I’m really glad! The ELF specs refer to the binary structures as tables (i.e symbol table, global offset table, relocation table), but in reality they are arrays either containing C structs or pointers.

If you enjoyed learning about GOT/PLT you might be interested in having a look at my most recent write-up on Bypassing ASLR via Format String Bug, where I abuse the GOT to redirect code execution. I’m hoping to release another write-up soon where I’ll be abusing PLT in order to leak addresses via ROP.
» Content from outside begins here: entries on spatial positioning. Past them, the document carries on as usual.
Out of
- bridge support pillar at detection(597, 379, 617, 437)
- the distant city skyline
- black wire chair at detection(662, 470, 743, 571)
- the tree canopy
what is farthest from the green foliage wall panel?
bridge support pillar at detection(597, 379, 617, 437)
Thank you once again for taking the time to read them both. I hope you developed a mental model as to how the linking internals work.

Cheers!

levi · November 8, 2017, 6:32am

thanks for the post

actually it’s the offset of relocation entry for “puts” function in the relocation array for “PLT” , as shown form running “readelf -r obj” , the relocation entry for “puts” , is at offset 0x0 form the beginning of .rel.plt section.

again thanks for the post and ur effort trying to share knowledge

_py · November 8, 2017, 6:36am

It’s fully documented in my updated version, but thanks for the note.